-- Activity --
Copy out the following article on Virginia's genetic data privacy law word for word, in full.

-- Supplied text --
Virginia continues to emerge as a leader on privacy legislation passing a new genetic data privacy law which goes into effect on 1 July 2023. Beth Waller, from Woods Rogers Vandeventer Black, and Scott Bauer dissect the genetic data privacy law, covering its main definitions, scope, and provisions, as well as highlighting how it fits within the broader privacy legislation landscape.

Mableen / Signature collection / istockphoto.com

Background

Virginia's genetic data privacy law provides Virginia consumers with greater control over the genetic data they share with direct-to-consumer genetic testing companies. The genetic data privacy law will also impact any service providers that these companies contract with by requiring certain contract provisions aimed at protecting consumers' rights and privacy. The genetic data privacy law also contains a non-discrimination provision that prohibits all persons and public entities from differentiating consumers who exercise any rights provided in the law.

The genetic data privacy law comes in the wake of a number of milestone decisions regarding Illinois' Biometric Information Privacy Act of 2008 ('BIPA'). Virginia continues to emerge as a national leader in the privacy space with this new genetic data privacy law.

What is 'genetic data'?

'Genetic data' under the genetic data privacy law means any data, regardless of format, that results from the analysis of a biological sample concerning genetic material (e.g. DNA, RNA, genes, and chromosomes)1. The biological sample may come from a consumer or another element that enables equivalent information to be obtained.

-- Supplied data --

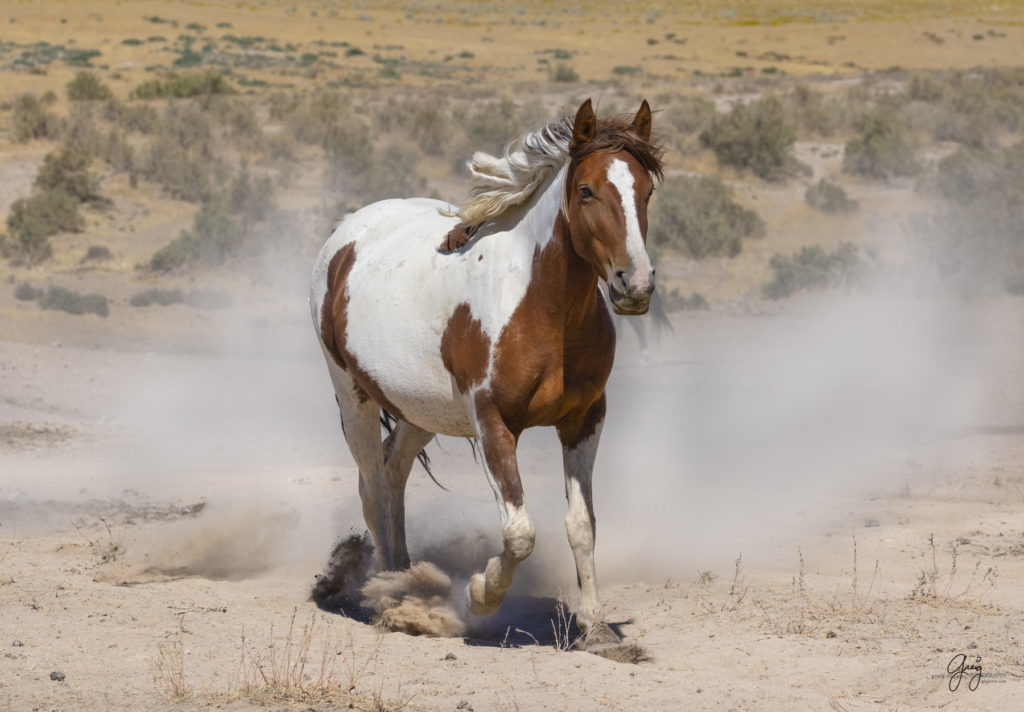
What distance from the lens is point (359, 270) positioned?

-- Answer to the problem --
Virginia continues to emerge as a leader on privacy legislation passing a new genetic data privacy law which goes into effect on 1 July 2023. Beth Waller, from Woods Rogers Vandeventer Black, and Scott Bauer dissect the genetic data privacy law, covering its main definitions, scope, and provisions, as well as highlighting how it fits within the broader privacy legislation landscape.

Mableen / Signature collection / istockphoto.com

Background

Virginia's genetic data privacy law provides Virginia consumers with greater control over the genetic data they share with direct-to-consumer genetic testing companies. The genetic data privacy law will also impact any service providers that these companies contract with by requiring certain contract provisions aimed at protecting consumers' rights and privacy. The genetic data privacy law also contains a non-discrimination provision that prohibits all persons and public entities from differentiating consumers who exercise any rights provided in the law.

The genetic data privacy law comes in the wake of a number of milestone decisions regarding Illinois' Biometric Information Privacy Act of 2008 ('BIPA'). Virginia continues to emerge as a national leader in the privacy space with this new genetic data privacy law.

What is 'genetic data'?

'Genetic data' under the genetic data privacy law means any data, regardless of format, that results from the analysis of a biological sample concerning genetic material (e.g. DNA, RNA, genes, and chromosomes)1. The biological sample may come from a consumer or another element that enables equivalent information to be obtained.